Quinzaine: Engineer, we need you at the 8-plex.
Me: Sure, I will be there in 15 minutes.
It's 8:00AM, and I'm still at home trying to finish a contract agreement for a project in Congo. EMI Uganda needs this contract in order to review it and send it to the client representative, who in turn will send it to the president of their organisation and to the contractor.
Twenty-five minutes have already passed since I told Quinzaine I would meet him at the 8-plex site. I don’t like to keep our foreman waiting.
I meet with the clay pots supplier and we reach a deal: we are getting 130 clay pots in two weeks. That’s a lot of pots.
Pamphile: Engineer, I need screws to attach the toilet seats at the ophthalmology bathroom under construction.
Me: Give me 10 minutes, and I will be there.
On my way to Pamphile, I meet Chadrack who is working on terrazzo trial. He wants to know if he can grout the surface. I need to see it first before I can give my approval.
But first I need to stop by the doctors’ offices that we are renovating. The electrician is busy installing lights, light switches and sockets. He also happens to be the one on the crew who installs louver window frames. He asks me for the supplies to complete this task for the newly painted window frames.
Me: I’ll get those to you, please remind me later today.
I know that I also need to demonstrate how I want the materials to be used.
Finally I meet with Pamphile and attend to his queries. I do a quick tour of the work in and around the bathroom. Junction boxes are almost done, covers are being made and Pamphile has installed the hand washbasin already.

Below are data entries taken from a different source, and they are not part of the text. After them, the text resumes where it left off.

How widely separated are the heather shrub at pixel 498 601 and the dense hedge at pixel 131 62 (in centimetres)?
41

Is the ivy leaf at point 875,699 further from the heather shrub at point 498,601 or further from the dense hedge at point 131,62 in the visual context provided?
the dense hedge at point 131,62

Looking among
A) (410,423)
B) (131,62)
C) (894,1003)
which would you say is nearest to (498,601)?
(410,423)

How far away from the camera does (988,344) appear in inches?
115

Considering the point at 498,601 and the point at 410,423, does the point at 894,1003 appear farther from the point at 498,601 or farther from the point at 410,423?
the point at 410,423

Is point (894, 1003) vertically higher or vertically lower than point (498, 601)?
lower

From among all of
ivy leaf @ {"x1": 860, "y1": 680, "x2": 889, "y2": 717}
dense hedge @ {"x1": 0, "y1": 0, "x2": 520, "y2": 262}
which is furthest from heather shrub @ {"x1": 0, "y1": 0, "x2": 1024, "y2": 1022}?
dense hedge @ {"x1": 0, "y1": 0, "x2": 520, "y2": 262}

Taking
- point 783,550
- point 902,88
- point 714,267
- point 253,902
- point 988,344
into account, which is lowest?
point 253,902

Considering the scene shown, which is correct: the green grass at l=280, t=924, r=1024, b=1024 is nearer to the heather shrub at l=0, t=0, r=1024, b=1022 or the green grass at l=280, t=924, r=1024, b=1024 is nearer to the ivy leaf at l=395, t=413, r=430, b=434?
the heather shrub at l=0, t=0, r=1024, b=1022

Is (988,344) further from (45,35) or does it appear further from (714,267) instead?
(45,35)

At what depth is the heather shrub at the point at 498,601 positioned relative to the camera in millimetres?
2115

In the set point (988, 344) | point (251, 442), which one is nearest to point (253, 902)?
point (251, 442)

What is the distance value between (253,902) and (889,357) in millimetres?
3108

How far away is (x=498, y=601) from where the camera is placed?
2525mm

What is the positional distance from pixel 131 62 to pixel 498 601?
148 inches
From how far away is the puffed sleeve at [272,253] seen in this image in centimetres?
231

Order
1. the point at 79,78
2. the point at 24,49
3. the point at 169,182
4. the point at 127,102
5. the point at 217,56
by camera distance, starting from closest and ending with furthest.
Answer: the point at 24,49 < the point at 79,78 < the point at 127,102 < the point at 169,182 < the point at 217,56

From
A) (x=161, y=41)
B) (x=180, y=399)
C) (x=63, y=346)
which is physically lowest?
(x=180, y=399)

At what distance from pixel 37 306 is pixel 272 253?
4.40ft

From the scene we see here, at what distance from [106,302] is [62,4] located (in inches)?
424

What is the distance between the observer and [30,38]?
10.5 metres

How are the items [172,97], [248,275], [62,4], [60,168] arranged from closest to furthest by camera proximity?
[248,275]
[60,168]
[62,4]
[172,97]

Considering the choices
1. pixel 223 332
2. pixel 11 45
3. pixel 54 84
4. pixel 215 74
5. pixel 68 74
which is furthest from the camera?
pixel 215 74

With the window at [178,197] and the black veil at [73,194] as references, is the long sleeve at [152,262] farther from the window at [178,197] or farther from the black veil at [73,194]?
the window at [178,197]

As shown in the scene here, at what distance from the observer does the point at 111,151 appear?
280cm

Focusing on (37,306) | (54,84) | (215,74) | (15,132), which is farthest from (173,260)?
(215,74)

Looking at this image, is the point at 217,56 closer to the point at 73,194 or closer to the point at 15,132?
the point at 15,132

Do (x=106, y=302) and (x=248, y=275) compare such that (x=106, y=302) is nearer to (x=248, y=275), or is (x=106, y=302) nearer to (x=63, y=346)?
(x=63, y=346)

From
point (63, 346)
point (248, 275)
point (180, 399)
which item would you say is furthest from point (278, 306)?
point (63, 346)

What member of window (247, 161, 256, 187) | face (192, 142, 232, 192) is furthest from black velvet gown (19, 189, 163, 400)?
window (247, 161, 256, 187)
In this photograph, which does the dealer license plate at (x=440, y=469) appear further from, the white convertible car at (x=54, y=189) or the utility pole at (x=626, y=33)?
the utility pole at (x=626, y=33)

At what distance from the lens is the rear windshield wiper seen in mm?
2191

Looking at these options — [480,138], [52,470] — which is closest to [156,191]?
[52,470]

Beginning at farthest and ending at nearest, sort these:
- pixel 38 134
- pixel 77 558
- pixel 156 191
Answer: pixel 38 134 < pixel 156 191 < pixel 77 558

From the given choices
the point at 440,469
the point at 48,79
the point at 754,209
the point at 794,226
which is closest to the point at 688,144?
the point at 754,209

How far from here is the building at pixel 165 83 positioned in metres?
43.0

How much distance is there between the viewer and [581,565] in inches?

The floor looks good. It appears as if our trial is a success. There are a few holes here and there and that is why we need to grout the entire surface with our own homemade grout. We will regrind and polish the floor next week on Monday.
I haven’t been to B20 yet. There is a small team of workers painting the 2nd floor ceiling and a group of masons repointing the ramp parapet wall. I stop by to check in how they are doing, and it all looks great.
Me: I am on my way there.
Desiré is installing roof trusses at the 8-plex, and he almost done. He is now working on front porch trusses.
Desiré: How do we attach the gutters? We will end up with so many downspouts.
Me: What do you suggest?
He is a creative welder, and his idea seems innovative.
Me: Give it a try.
Me: Alright, let's do it.
John: Hey Matt, I’m at the clinic already.
Me: Cool, I’ll be there in a minute.
I sent a few guys to help John install cabinets in the eye clinic OR we renovated a few days ago. They had a questionable approach that would use nails to hang 4 very heavy cabinets. John is having a hard time communicating with them, but he is not convinced of their idea.
Me: I’ve got a few anchor bolts. They should work.
John: Sweet. Do you need my help?
Me: No, we’ve got this.
Well the cabinets are heavy, and we need help to lift them up in order to attach them to the walls. It ends up taking a long time to complete the task.
My Jess: Hey love, our sink is not working.
Me: Hey, stop by my place, and fix my kitchen sink.
Pamphile: Yes sir, I’m heading there right now.
It’s 2:30pm, and we have just finished hanging the cabinets.
As I head down to the 8-plex to respond to another call from Desiré, I notice that one of the trees has slightly damaged the roof eaves on its way down. It is not a big deal, but we will need to replace that section. I get concerned because we still have 6 to 7 more trees to cut down, and some of them are leaning heavily toward the compound wall.
I watch in amazement as some of these crooked trees are taken down with just a machete and a rope, but nothing is damaged. Genius!
I try to go for my last round, but I don’t have time to visit all the project sites. The 8-plex and the kindergarten sites consume most of my time.
It is 5:30pm, the end of our workday. I did not yet respond to emails or send our material orders to suppliers. But I need to refresh my mind, so I go for a bike ride and then return back home to my computer.
I’ve reached the end of this workday.